▸ **What this task involves**: In the tribunal decision below, rewrite the paragraph beginning "1. The appellant was born in 1990" as a short bulleted list that keeps its main facts.

▸ **Document segment**:
The decision


Upper Tribunal
(Immigration and Asylum Chamber) Appeal Number: PA/09818/2019


Heard at Bradford
via Skype for Business
Decision & Reasons Promulgated
On 16 September 2020
On 11 September 2020






For the Appellant: Mr Holmes, instructed by Wtb, solicitors
For the Respondent: Mr Lindsay, Senior Home Office Presenting Officer

1. The appellant was born in 1990 and is a male citizen of Iraq. By a decision dated 30 September 2019, the Secretary of State refused the appellant's claim for international protection. The appellant appealed to the First-tier Tribunal which, in a decision promulgated on 21 January 2020, dismissed the appeal. The appellant now appeals, with permission, to the Upper Tribunal.
2. At the initial hearing in the Upper Tribunal on 11 September 2020, Mr Holmes, who appeared for the appellant before the First-tier Tribunal and Upper Tribunal, developed the grounds of appeal. He submitted that the appellant's case had always been that when his home town of Sinjar had been invaded by Isis, he and his family had fled. His claim had subsequently been misconstrued by the respondent, the decision letter wrongly claiming that the appellant had claimed that he had been specifically targeted by Isis. Such a claim had never been the appellant's case. That error had been picked up, in turn, by the judge with the result that it had tainted her decision. Secondly, the judge had failed to deal with the submission advanced before the First-tier Tribunal that it was reasonably likely that, given the level of destruction in the appellant's home area, the records of the government which the appellant would need to access in order to obtain a replacement identity card, had been destroyed. Thirdly, the judge's findings at [37] that the appellant would be able to obtain a replacement CSID through the Iraqi consular facilities in the United Kingdom ignored the fact that the appellant did not have access to his passport or any other document capable of proving his identity. Finally, at [23] the judge had written:
"The appellant has given vague evidence which is lacking in detail which he could reasonably be expected to have provided regarding how his journey out of Syria to Europe has been funded, how he has supported himself on that journey and how his family have supported themselves since being displaced from their home village. His evidence regarding is access to his volume and page references which could be required to re-document himself was also vague and not consistent with caselaw or background evidence. All of these aspects of the appellant's case are important to the narrative that he has provided and I would have expected him to have been able to provide evidence that was detailed and coherent in answer to clear and open questions which were put to him. I find that his failure to do so is undermining of his credibility and that this is particularly relevant to the issue of re-documentation."

▸ **Entries provided**:
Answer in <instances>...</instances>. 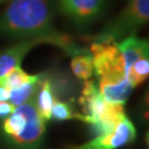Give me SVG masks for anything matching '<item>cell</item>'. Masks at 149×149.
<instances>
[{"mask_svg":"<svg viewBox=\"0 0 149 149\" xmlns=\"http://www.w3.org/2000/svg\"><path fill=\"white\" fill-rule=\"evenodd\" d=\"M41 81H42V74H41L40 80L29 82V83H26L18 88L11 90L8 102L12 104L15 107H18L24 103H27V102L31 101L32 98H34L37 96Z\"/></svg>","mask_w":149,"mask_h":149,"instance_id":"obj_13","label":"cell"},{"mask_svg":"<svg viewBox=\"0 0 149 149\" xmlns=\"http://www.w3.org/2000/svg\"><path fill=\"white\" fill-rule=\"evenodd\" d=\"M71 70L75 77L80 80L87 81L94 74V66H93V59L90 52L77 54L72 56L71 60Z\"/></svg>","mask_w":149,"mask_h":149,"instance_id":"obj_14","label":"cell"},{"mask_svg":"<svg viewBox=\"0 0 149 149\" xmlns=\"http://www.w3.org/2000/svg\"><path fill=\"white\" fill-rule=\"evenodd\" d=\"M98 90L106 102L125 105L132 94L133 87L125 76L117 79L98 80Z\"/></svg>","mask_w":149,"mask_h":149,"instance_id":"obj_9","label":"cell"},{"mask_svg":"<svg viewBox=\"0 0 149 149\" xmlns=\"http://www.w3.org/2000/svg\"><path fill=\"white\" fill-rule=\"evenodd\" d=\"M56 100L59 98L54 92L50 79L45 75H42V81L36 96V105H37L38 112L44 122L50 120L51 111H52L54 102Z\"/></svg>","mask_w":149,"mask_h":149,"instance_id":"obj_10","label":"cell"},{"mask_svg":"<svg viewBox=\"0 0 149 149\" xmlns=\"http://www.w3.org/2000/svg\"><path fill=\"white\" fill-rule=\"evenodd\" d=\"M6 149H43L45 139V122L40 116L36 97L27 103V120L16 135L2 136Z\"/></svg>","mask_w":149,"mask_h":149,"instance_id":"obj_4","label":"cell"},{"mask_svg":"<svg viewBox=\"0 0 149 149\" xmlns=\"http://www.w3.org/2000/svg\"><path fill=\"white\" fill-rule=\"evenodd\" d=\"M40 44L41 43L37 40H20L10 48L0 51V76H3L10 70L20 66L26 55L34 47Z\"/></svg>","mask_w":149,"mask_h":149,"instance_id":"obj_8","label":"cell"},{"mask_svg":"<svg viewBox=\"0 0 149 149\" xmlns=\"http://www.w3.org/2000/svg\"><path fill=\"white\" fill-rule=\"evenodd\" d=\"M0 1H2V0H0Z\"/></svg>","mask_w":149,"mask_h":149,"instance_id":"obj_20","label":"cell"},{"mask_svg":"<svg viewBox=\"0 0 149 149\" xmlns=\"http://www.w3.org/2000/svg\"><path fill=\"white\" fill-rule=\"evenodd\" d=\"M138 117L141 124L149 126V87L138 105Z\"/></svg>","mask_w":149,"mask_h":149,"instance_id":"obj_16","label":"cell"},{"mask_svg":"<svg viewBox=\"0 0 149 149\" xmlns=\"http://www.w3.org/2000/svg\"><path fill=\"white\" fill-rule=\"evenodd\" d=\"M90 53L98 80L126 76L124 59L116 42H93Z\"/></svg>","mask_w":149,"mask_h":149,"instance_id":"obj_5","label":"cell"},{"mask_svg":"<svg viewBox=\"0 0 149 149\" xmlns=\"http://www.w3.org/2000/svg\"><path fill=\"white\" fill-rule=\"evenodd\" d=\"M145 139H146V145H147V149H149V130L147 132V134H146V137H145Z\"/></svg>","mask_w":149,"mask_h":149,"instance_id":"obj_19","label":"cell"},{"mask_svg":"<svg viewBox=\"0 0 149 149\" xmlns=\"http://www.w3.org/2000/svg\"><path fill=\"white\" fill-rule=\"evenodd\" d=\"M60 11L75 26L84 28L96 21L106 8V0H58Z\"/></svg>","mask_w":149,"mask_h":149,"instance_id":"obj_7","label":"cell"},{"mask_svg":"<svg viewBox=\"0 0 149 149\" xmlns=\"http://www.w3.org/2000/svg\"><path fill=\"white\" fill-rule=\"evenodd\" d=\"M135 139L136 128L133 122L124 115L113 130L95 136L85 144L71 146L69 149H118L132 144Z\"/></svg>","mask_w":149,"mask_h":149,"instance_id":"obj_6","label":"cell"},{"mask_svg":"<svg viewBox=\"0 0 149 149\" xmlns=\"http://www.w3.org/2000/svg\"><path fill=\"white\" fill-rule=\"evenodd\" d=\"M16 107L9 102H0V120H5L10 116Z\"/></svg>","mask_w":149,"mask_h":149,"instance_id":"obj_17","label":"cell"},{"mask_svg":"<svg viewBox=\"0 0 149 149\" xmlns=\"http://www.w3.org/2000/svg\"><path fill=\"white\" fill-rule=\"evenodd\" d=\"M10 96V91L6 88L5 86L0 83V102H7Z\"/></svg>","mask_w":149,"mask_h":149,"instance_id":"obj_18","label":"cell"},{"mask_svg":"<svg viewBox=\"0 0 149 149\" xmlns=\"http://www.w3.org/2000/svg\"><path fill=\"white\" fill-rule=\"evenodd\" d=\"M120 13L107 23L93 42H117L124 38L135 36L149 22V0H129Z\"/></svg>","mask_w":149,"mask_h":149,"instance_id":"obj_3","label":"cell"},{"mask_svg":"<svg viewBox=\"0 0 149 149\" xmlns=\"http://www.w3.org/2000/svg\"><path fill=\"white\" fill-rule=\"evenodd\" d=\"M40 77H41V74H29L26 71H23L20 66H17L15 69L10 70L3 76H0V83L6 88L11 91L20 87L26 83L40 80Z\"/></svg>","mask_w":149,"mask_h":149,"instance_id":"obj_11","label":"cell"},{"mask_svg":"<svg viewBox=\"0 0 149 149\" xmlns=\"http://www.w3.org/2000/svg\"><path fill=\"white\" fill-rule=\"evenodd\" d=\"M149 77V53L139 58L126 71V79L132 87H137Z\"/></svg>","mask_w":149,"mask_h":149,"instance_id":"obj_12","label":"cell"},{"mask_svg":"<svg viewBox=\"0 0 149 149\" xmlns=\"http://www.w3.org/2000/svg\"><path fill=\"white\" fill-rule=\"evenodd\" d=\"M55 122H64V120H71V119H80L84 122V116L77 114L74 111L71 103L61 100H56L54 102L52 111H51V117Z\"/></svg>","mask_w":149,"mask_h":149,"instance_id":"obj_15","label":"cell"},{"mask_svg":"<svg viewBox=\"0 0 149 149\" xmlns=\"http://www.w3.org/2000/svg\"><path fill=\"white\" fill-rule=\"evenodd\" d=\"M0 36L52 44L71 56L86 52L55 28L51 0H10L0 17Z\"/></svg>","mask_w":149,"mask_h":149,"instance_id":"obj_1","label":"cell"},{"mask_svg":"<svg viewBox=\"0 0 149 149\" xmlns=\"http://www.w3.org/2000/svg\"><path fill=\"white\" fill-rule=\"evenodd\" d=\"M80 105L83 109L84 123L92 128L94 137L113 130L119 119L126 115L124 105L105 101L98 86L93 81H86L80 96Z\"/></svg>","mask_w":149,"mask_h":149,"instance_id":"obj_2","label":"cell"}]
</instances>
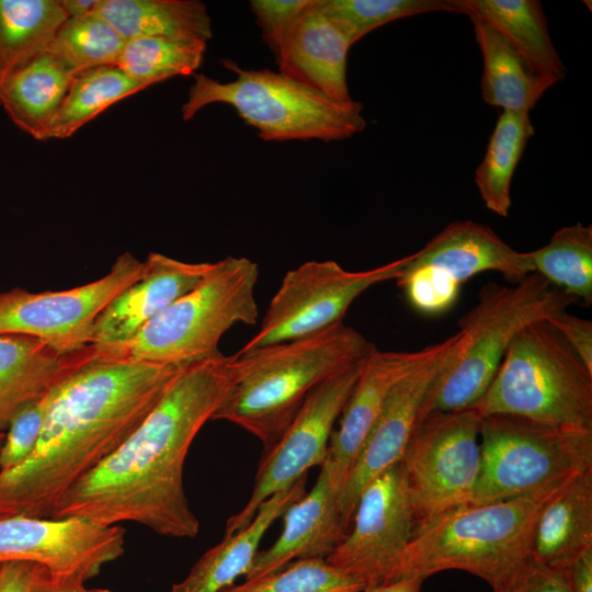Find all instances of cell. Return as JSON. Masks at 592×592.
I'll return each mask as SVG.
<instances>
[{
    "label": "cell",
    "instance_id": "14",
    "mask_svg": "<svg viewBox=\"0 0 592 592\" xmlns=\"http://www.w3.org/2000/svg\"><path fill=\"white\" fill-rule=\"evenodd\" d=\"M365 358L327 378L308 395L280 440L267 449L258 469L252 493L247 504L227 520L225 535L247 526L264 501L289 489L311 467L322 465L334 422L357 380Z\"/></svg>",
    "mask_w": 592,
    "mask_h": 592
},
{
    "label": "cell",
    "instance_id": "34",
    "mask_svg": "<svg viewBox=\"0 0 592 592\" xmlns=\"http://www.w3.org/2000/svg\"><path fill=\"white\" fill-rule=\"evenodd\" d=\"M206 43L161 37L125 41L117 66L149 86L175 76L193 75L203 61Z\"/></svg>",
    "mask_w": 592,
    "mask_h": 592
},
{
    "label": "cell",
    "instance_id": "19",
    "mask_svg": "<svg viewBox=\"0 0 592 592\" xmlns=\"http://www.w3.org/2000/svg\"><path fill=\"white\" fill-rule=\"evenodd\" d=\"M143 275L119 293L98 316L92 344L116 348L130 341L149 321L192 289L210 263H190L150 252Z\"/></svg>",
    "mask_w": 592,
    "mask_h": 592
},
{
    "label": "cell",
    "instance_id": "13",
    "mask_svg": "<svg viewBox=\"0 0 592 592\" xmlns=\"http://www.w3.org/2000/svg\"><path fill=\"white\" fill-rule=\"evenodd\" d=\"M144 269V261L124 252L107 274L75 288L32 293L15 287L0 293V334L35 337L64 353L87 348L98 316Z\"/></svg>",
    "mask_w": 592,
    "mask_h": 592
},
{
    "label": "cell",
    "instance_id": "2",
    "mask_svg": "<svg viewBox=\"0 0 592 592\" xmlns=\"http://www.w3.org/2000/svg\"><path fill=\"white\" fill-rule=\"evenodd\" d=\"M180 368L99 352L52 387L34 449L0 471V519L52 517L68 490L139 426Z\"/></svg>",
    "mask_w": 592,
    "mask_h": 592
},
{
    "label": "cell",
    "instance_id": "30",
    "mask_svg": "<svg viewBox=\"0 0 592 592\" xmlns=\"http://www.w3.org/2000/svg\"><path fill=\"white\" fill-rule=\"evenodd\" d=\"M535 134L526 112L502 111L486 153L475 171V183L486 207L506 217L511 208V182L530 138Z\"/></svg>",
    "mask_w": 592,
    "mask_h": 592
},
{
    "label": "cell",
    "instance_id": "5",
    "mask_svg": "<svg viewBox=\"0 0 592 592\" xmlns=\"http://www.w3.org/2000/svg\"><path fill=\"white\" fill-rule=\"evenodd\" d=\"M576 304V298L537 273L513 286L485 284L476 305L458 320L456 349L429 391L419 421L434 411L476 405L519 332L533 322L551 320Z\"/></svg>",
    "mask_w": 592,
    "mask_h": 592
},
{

▸ **Exercise answer**:
- The appellant is a male citizen of Iraq, born in 1990.
- On 30 September 2019, the Secretary of State refused his claim for international protection.
- The First-tier Tribunal dismissed his appeal in a decision promulgated on 21 January 2020.
- He now appeals, with permission, to the Upper Tribunal.